start EXTRACTED INFORMATION
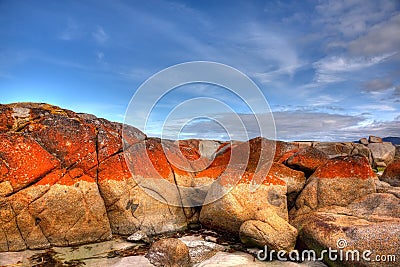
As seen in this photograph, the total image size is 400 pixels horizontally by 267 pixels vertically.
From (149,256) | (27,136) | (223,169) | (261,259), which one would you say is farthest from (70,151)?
(261,259)

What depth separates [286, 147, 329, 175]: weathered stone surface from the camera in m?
11.9

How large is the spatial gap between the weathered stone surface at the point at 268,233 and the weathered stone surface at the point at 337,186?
Result: 2.06 metres

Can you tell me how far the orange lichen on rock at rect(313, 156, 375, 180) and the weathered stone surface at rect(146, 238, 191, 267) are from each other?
5479mm

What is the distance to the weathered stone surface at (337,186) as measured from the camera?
10625mm

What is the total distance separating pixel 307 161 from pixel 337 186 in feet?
5.06

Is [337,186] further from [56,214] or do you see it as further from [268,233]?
[56,214]

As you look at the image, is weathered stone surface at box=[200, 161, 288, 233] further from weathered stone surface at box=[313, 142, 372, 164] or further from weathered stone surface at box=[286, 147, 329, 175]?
weathered stone surface at box=[313, 142, 372, 164]

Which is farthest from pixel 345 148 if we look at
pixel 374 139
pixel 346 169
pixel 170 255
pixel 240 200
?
pixel 170 255

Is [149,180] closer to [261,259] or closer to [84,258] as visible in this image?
[84,258]

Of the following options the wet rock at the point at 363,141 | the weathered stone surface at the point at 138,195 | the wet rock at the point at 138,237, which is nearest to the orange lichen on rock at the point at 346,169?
Answer: the weathered stone surface at the point at 138,195

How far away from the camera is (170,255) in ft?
26.3

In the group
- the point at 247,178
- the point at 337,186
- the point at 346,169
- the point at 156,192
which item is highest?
the point at 346,169

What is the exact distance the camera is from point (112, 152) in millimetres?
10719

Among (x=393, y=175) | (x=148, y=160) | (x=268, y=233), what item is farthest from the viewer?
(x=393, y=175)
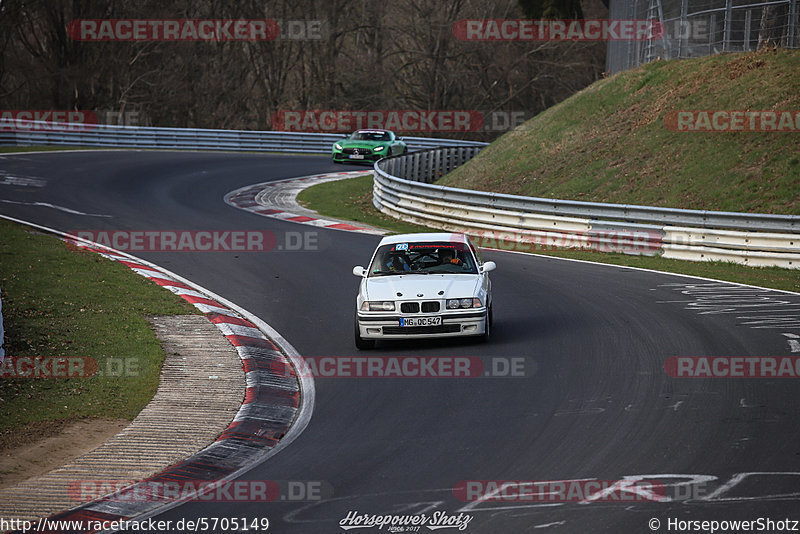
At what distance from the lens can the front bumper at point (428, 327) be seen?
37.6 feet

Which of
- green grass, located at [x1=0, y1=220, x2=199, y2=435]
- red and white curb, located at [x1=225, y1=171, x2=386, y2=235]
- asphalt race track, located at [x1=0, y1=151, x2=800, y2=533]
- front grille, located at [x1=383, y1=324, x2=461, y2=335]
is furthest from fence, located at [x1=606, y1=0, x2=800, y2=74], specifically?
green grass, located at [x1=0, y1=220, x2=199, y2=435]

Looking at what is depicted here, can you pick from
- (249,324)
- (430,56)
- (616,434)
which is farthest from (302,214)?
(430,56)

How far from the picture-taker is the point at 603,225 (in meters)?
19.9

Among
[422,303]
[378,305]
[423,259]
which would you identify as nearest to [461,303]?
[422,303]

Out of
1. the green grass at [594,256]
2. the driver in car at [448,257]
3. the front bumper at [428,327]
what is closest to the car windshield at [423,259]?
the driver in car at [448,257]

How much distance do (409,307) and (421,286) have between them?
1.48 ft

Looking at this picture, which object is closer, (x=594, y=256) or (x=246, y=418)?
(x=246, y=418)

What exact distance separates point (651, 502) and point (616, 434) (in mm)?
1633

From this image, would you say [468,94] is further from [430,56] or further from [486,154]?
[486,154]

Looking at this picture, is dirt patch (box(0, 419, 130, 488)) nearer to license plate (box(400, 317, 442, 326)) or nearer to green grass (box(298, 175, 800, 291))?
license plate (box(400, 317, 442, 326))

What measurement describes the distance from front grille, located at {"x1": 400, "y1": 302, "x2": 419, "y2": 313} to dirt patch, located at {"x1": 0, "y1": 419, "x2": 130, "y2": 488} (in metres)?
3.76

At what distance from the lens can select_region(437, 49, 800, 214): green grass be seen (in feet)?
72.2

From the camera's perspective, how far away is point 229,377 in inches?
417

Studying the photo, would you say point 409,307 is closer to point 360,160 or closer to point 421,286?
point 421,286
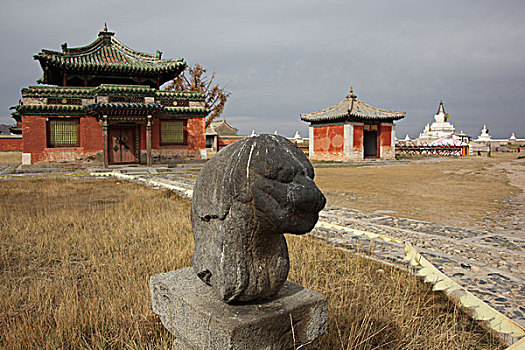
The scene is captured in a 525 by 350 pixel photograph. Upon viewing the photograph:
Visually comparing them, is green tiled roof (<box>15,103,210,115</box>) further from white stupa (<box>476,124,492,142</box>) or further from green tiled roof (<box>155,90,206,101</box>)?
white stupa (<box>476,124,492,142</box>)

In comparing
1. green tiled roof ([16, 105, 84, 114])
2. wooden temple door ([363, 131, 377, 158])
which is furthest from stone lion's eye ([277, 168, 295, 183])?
wooden temple door ([363, 131, 377, 158])

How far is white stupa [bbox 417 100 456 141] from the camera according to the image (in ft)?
157

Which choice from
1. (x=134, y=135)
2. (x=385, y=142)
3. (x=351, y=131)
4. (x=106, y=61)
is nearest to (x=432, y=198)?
(x=134, y=135)

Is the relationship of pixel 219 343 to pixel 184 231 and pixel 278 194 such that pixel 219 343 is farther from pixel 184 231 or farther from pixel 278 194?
pixel 184 231

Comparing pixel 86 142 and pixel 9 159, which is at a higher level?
pixel 86 142

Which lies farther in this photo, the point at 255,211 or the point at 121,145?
the point at 121,145

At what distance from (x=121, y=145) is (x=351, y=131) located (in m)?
16.0

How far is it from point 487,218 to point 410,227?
2.01 m

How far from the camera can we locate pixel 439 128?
48500 mm

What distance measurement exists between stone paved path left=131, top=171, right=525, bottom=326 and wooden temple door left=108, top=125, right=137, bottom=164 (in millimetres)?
16912

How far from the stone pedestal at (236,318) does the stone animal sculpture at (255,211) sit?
0.10 metres

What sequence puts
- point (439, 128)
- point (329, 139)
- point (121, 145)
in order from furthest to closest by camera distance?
point (439, 128)
point (329, 139)
point (121, 145)

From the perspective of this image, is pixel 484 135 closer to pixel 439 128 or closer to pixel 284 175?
pixel 439 128

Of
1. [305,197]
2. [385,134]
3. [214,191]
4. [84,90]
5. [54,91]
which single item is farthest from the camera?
[385,134]
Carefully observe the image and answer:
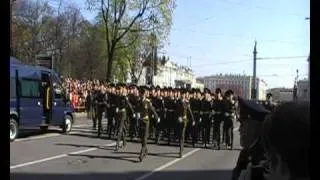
end EXTRACTED INFORMATION
• DIRECTION: Switch every "camera" in the lines above to "lens" and repeat the lines with everything else unchanged. Leave the pictures out of your answer.

• OUTPUT FOR THIS TASK:
As seen in this photograph, the total image size is 400 pixels horizontally by 267 pixels vertically.
From (149,256) | (27,136) | (223,169) | (261,259), which one would you say is farthest from (70,151)?
(261,259)

What depth separates [286, 147, 329, 175]: weathered stone surface from the lens in m?
11.9

How large is the spatial gap between the weathered stone surface at the point at 268,233 and the weathered stone surface at the point at 337,186?
Result: 2.06 metres

Can you tell me how far the orange lichen on rock at rect(313, 156, 375, 180) and the weathered stone surface at rect(146, 238, 191, 267) are from each other?
5479mm

What is the distance to the weathered stone surface at (337,186) as measured from the lens?
10625mm

What is the total distance separating pixel 307 161 from pixel 337 186 in feet?
5.06

Is [337,186] further from [56,214] or do you see it as further from [268,233]?
[56,214]

As you look at the image, is weathered stone surface at box=[200, 161, 288, 233] further from weathered stone surface at box=[313, 142, 372, 164] or further from weathered stone surface at box=[286, 147, 329, 175]?
weathered stone surface at box=[313, 142, 372, 164]

Which is farthest from pixel 345 148 if we look at
pixel 374 139
pixel 346 169
pixel 170 255
pixel 240 200
?
pixel 170 255

Is [149,180] closer to [261,259] or closer to [84,258] as visible in this image?
[84,258]

Of the following options the wet rock at the point at 363,141 | the weathered stone surface at the point at 138,195 | the wet rock at the point at 138,237, which is nearest to the orange lichen on rock at the point at 346,169?
Answer: the weathered stone surface at the point at 138,195

How far away from the lens is (170,255) in ft?
26.3

In the group
- the point at 247,178
- the point at 337,186
- the point at 346,169
- the point at 156,192
which item is highest?
the point at 346,169

What is the exact distance the lens is from point (112, 152) in millimetres?
10719

Among (x=393, y=175) | (x=148, y=160) | (x=268, y=233), what item is farthest from the viewer?
(x=393, y=175)
At what distance from the lens can the front bumper at point (428, 327) be seen?
37.6 feet

Which of
- green grass, located at [x1=0, y1=220, x2=199, y2=435]
- red and white curb, located at [x1=225, y1=171, x2=386, y2=235]
- asphalt race track, located at [x1=0, y1=151, x2=800, y2=533]
- front grille, located at [x1=383, y1=324, x2=461, y2=335]
is furthest from fence, located at [x1=606, y1=0, x2=800, y2=74], specifically?
green grass, located at [x1=0, y1=220, x2=199, y2=435]

Looking at what is depicted here, can you pick from
- (249,324)
- (430,56)
- (616,434)
which is farthest from (302,214)?
(430,56)

How far from the picture-taker is the point at 603,225 (in meters)?
19.9

Among
[422,303]
[378,305]
[423,259]
which would you identify as nearest to [461,303]?
[422,303]

Out of
1. the green grass at [594,256]
2. the driver in car at [448,257]
3. the front bumper at [428,327]
what is closest to the car windshield at [423,259]?
the driver in car at [448,257]

How much distance do (409,307) and (421,286) have between them?
1.48 ft

Looking at this picture, which object is closer, (x=594, y=256) or (x=246, y=418)?
(x=246, y=418)

What exact distance separates point (651, 502) and point (616, 434) (in mm)?
1633

From this image, would you say [468,94] is further from [430,56] or further from [486,154]?
[486,154]

Looking at this picture, is dirt patch (box(0, 419, 130, 488)) nearer to license plate (box(400, 317, 442, 326)) or nearer to green grass (box(298, 175, 800, 291))?
license plate (box(400, 317, 442, 326))

What measurement describes the distance from front grille, located at {"x1": 400, "y1": 302, "x2": 419, "y2": 313} to dirt patch, located at {"x1": 0, "y1": 419, "x2": 130, "y2": 488} (in metres)?
3.76

At what distance from the lens can select_region(437, 49, 800, 214): green grass be seen (in feet)?
72.2

From the lens's perspective, how far away is point 229,377 in inches?
417

Studying the photo, would you say point 409,307 is closer to point 360,160 or closer to point 421,286?
point 421,286
The scene is captured in a 525 by 350 pixel photograph. Upon viewing the photograph:
Visually comparing them, is green tiled roof (<box>15,103,210,115</box>) further from white stupa (<box>476,124,492,142</box>) or further from green tiled roof (<box>155,90,206,101</box>)?
white stupa (<box>476,124,492,142</box>)

In comparing
1. green tiled roof ([16, 105, 84, 114])
2. wooden temple door ([363, 131, 377, 158])
which is furthest from stone lion's eye ([277, 168, 295, 183])?
wooden temple door ([363, 131, 377, 158])

How far is white stupa [bbox 417 100 456 141] from the lens according to the image (in ft)?
157

Which choice from
1. (x=134, y=135)
2. (x=385, y=142)
3. (x=351, y=131)
4. (x=106, y=61)
is nearest to (x=432, y=198)?
(x=134, y=135)

Is the relationship of pixel 219 343 to pixel 184 231 and pixel 278 194 such that pixel 219 343 is farther from pixel 184 231 or farther from pixel 278 194?
pixel 184 231

Comparing pixel 86 142 and pixel 9 159, which is at a higher level?
pixel 86 142

Which lies farther in this photo, the point at 255,211 or the point at 121,145?
the point at 121,145

At what distance from (x=121, y=145) is (x=351, y=131) located (in m)?
16.0

How far is it from point 487,218 to point 410,227?
2.01 m

How far from the lens can we locate pixel 439 128?
48500 mm

What distance measurement exists between stone paved path left=131, top=171, right=525, bottom=326 and wooden temple door left=108, top=125, right=137, bottom=164 (in millimetres)?
16912

How far from the stone pedestal at (236,318) does the stone animal sculpture at (255,211) sit?
0.10 metres

What sequence puts
- point (439, 128)
- point (329, 139)
- point (121, 145)
in order from furthest to closest by lens distance?
point (439, 128)
point (329, 139)
point (121, 145)

From the perspective of this image, is pixel 484 135 closer to pixel 439 128 or closer to pixel 284 175?
pixel 439 128

Of
1. [305,197]
2. [385,134]
3. [214,191]
4. [84,90]
5. [54,91]
which single item is farthest from the lens?
[385,134]
Carefully observe the image and answer:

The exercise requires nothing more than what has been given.